The downloaded version of main.parameters.json needs to be updated with the following parameters. They are divided into two main categories:

  • Variables required to correctly interact with kdb Insights Enterprise:

    • basewUrl: Base kdb Insights Enterprise URL. Ensure this does not contain a trailing slash.

    • clientId: Keycloak client ID as configured during prerequisites

    • clientSecret: Keycloak client secret as configured during prerequisites

    • tableName: Table to write to

    • packageName: Name of the package ADF will create and teardown during the workflow

    • destinationPackageName: Target package name containing database, table and schema to write to

  • Variables required to correctly interact with Azure:

    • containerName: Name of the container to be monitored for .csv file uploads

    • storageAccountKey: Shared key used to access the storage account

    • triggerScope: the resource ID of the storage account to be monitored for uploads

      This can be retrieved using:

      bash

      Copy
      az storage account show \
      -g $storageAccountResourceGroup \
      -n $storageAccountName --query id -o tsv

Instructions

  1. Ensure the az cli is configured to operate on the desired subscription:

    bash

    Copy
    az account set --subscription $adfSubscriptionId
  2. Deploy ADF. Run the following command to input the parameters using stdin:

    bash

    Copy
    az deployment group create \
    --resource-group $adfResourceGroupName \
    --template-file adf.bicep \
    --parameters main.parameters.json

    Warning

    Keep a note of the resource group name the factory is being deployed to, as it is required in the next step.

    Tip

    Alternatively, combine with the -p flag to set individual values, or use the parameters file with @main.parameters.json syntax.

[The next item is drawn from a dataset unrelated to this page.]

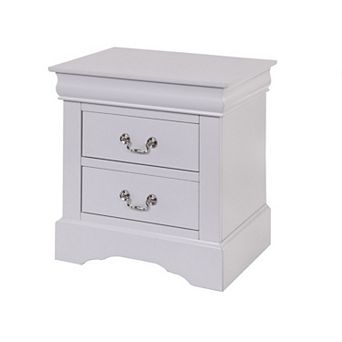 24 Inch Modern Classic Nightstand, 2 Drawers, Drop Handles, Wood, White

    Upon completion of this step, ADF will be accessible from the Resource Group. Launching the studio allows the pipelines to be inspected in the Author view:

    ADF pipelines

  3. Activate the trigger. This action is required for ADF to start listening to upload events on the storage account. The resource group needs to be the name of the group used in the previous step.

    bash

    Copy
    az datafactory trigger start \
    --factory-name $adfFactoryName \
    --resource-group $adfResourceGroupName \
    --name 'csv_blob_created_trigger'

If these steps complete without error, .csv files are ready to be uploaded.

Monitoring

The ADF pipeline runs can be monitored using the Monitor section in ADF:

ADF pipeline runs

The Monitor section of ADF shows the following upon success:

ADF successful pipeline runs

Note

The kdb Insights Enterprise pipeline is torn down upon successful completion. If this does not occur, the pipeline remains running in kdb Insights Enterprise and logs should be inspected to determine the cause.